### PROBLEM STATEMENT
Only lines that contain the word "Tanzania" belong in the answer; copy them from the records below.

------------------------

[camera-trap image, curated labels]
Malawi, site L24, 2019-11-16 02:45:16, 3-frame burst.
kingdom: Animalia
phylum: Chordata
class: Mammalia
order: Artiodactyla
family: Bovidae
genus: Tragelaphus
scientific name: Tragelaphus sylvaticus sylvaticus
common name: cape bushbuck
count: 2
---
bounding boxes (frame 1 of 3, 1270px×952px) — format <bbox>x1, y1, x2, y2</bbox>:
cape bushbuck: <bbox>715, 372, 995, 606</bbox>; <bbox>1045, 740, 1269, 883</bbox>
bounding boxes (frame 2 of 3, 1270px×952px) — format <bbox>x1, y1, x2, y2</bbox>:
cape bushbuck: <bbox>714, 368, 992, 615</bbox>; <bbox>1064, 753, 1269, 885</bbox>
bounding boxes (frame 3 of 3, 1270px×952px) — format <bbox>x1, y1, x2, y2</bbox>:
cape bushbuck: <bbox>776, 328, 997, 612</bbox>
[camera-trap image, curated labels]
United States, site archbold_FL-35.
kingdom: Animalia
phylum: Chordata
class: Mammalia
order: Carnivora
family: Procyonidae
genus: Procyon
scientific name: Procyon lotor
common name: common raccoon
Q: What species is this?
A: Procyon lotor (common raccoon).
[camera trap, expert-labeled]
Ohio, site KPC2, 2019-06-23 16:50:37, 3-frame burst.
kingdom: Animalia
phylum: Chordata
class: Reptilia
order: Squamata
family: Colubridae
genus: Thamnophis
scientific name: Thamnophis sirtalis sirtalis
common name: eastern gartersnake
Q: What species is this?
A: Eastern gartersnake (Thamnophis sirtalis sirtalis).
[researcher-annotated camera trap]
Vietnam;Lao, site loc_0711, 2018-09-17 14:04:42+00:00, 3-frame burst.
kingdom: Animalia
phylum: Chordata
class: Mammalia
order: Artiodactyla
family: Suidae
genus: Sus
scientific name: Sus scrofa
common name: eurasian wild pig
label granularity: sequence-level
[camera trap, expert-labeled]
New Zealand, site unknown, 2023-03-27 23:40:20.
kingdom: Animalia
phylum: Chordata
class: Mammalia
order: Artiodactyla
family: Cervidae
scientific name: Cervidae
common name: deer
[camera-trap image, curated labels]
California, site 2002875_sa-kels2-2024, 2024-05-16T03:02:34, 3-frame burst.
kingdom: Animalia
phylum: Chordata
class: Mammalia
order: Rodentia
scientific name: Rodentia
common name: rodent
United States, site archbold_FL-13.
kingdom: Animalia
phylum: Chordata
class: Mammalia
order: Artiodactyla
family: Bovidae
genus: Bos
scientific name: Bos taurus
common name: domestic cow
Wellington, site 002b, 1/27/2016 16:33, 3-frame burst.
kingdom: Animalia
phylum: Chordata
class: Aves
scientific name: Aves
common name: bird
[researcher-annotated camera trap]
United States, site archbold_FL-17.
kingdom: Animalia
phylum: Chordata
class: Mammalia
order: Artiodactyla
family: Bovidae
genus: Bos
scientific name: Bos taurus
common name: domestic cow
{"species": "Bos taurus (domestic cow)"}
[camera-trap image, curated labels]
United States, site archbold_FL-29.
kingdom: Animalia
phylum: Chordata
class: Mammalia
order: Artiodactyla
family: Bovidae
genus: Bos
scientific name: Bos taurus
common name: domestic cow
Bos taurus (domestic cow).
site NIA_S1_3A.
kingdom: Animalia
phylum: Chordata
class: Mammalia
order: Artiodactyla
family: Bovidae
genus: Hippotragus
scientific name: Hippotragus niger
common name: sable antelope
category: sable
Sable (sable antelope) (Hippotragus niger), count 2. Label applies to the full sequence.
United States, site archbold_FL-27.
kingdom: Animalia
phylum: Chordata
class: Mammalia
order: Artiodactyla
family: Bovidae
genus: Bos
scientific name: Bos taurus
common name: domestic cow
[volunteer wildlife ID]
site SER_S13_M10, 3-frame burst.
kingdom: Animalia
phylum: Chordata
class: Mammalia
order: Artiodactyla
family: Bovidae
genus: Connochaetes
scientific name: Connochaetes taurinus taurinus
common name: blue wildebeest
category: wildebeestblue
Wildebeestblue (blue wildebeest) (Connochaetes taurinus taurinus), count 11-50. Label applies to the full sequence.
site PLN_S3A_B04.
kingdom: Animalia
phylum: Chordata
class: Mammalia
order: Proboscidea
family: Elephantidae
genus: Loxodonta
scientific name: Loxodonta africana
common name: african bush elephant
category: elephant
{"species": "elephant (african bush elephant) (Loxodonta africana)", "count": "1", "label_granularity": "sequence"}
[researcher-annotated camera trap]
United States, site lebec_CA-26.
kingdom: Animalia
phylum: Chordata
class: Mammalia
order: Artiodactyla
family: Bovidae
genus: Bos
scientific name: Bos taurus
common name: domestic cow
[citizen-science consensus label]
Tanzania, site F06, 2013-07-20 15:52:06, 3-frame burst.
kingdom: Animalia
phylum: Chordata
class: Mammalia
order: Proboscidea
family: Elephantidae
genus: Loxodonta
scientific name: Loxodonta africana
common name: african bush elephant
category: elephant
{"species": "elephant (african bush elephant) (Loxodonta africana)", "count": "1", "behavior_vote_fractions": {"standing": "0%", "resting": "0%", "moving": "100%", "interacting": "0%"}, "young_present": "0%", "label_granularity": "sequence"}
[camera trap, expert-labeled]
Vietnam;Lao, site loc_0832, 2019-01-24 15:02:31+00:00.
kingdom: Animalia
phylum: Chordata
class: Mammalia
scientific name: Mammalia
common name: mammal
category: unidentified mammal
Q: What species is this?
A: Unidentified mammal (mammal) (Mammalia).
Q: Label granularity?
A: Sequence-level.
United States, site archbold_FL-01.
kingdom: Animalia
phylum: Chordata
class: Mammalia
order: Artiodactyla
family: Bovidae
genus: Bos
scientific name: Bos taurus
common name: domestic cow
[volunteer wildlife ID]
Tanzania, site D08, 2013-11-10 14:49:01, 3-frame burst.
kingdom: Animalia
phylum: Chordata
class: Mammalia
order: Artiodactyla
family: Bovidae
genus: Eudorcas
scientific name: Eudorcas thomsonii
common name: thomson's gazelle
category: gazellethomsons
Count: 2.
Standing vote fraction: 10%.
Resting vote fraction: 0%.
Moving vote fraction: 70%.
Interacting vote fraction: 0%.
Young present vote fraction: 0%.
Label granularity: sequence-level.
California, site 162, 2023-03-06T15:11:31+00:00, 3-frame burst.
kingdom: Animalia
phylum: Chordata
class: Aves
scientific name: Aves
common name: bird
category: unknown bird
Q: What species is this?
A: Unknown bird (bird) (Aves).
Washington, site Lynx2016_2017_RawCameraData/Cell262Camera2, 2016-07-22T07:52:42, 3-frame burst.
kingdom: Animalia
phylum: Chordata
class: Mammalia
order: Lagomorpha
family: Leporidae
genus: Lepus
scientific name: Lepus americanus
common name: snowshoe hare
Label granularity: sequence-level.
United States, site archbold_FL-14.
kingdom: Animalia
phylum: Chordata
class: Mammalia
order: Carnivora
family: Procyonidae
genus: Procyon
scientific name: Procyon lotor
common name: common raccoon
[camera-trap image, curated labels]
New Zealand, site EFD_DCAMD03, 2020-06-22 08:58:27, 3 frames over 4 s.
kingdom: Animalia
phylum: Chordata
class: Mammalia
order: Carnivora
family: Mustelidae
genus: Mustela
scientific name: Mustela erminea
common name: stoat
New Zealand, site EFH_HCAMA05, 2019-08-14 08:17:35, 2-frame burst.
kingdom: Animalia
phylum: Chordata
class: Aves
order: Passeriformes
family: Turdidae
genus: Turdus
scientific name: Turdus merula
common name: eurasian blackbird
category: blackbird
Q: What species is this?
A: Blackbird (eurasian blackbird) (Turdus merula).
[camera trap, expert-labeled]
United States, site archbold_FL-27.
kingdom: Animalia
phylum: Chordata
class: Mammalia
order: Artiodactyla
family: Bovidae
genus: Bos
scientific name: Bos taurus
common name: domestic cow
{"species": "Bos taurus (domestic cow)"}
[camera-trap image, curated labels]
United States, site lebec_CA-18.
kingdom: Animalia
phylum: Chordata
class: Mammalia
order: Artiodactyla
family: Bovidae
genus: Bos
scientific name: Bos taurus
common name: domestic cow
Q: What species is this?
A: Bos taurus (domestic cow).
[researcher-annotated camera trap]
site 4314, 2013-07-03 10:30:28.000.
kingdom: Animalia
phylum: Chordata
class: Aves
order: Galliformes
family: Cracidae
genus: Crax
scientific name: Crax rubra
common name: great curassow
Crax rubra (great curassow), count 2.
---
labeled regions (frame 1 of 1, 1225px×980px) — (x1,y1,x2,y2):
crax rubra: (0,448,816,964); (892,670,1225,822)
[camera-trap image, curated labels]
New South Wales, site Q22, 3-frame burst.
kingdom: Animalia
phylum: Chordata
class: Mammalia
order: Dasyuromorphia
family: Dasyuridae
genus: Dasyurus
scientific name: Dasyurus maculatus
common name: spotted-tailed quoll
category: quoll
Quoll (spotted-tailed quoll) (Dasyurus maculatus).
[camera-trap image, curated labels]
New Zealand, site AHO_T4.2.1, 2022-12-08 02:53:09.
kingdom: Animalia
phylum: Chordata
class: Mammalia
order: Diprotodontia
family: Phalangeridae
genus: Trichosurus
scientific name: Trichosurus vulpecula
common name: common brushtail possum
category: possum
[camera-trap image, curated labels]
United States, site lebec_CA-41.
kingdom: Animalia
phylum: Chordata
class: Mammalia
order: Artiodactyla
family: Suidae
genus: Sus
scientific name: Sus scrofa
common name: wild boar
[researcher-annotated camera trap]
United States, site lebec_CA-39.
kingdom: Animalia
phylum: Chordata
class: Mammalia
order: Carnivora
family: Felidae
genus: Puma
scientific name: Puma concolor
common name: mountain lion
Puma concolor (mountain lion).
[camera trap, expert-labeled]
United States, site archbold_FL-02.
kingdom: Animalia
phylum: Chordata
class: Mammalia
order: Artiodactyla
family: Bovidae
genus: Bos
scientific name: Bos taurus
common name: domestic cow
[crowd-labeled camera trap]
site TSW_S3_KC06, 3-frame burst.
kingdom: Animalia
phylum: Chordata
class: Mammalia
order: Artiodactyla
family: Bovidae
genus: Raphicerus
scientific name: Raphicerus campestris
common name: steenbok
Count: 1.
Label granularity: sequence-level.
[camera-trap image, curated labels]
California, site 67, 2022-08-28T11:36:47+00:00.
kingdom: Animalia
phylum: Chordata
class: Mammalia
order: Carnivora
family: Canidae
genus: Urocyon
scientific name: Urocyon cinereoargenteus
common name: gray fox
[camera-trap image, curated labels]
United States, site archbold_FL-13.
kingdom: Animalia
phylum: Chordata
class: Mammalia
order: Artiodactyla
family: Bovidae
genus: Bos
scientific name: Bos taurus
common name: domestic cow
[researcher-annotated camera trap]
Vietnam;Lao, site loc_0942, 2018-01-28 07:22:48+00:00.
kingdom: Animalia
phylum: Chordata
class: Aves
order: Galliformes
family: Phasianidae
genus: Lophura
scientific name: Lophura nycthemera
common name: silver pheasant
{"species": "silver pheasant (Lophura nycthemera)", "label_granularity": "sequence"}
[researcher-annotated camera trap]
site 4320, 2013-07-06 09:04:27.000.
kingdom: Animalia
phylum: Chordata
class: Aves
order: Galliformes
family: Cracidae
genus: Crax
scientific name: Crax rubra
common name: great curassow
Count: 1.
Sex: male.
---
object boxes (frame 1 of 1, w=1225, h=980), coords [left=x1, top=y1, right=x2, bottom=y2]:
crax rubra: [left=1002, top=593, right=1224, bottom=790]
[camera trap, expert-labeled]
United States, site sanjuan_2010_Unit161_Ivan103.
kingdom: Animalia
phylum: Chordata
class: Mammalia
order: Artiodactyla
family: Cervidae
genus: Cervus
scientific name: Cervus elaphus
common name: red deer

------------------------

### YOUR SOLUTION
Tanzania, site F06, 2013-07-20 15:52:06, 3-frame burst.
Tanzania, site D08, 2013-11-10 14:49:01, 3-frame burst.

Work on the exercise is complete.